I’m also broadly interested in reasoning. In the realm of reasoning, I’ve worked on:
- Building general-purpose verifier through rationale extraction from unlabelled data to provide process supervision during reasoning [1] (mentioned in Lilian Weng's blog)
- Investigating the effectiveness of CoT prompting across 100+ papers and 20 datasets and discovering CoT benefits mainly math/symbolic reasoning tasks [2] (discussion with Jason Wei)
- Theorem proving and Logical reasoning that uses theorem prover Lean to help with the reasoning process [3]

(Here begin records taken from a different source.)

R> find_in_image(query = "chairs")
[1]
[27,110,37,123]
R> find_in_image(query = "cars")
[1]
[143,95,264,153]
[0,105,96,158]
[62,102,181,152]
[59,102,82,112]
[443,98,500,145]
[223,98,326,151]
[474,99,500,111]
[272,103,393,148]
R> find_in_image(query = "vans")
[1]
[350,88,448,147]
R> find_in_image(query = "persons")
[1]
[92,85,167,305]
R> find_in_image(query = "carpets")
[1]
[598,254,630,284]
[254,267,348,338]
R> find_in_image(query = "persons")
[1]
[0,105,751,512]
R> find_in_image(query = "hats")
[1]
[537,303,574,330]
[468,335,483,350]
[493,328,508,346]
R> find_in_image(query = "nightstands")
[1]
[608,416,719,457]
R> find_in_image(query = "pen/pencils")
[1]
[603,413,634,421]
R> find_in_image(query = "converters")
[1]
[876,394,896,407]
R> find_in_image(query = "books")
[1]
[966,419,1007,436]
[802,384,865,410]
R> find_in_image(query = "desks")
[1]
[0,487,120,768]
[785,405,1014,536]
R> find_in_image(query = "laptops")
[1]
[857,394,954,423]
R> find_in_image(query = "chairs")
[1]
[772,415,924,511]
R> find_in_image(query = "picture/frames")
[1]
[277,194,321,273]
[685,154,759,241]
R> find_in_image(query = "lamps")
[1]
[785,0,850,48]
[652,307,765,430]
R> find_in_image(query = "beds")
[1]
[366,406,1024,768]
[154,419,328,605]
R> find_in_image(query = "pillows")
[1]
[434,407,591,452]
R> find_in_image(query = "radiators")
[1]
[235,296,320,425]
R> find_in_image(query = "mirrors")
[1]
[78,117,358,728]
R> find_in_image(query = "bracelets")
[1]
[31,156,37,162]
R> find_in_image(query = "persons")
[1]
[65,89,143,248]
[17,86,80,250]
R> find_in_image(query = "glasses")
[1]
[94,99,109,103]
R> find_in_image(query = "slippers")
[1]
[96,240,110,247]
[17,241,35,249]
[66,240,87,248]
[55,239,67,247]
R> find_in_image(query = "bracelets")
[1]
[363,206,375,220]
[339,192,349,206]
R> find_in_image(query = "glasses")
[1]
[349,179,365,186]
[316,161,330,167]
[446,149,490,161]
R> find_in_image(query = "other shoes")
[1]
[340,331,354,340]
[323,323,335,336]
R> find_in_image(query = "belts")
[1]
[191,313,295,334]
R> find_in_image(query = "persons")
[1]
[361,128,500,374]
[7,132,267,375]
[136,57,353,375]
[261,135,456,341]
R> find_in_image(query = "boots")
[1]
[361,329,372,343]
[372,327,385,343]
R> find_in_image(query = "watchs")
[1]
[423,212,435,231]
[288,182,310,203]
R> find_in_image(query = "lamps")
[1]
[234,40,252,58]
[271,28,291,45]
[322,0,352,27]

- Decompositional entailment that formulates a consistent and theoretically grounded approach to annotating decompositional entailment dataset [4]
Another area I’m interested in is the self-improvement capability of LLMs (and LLM agents). If we begin with the “end” (superintelligence/AGI) in mind, relying on human input won’t get us there. We need to teach models to interact with the environment and self-improve. Within this area, I’ve worked on:
- Understanding the reason that prevents LLM from effective self-improvement [5]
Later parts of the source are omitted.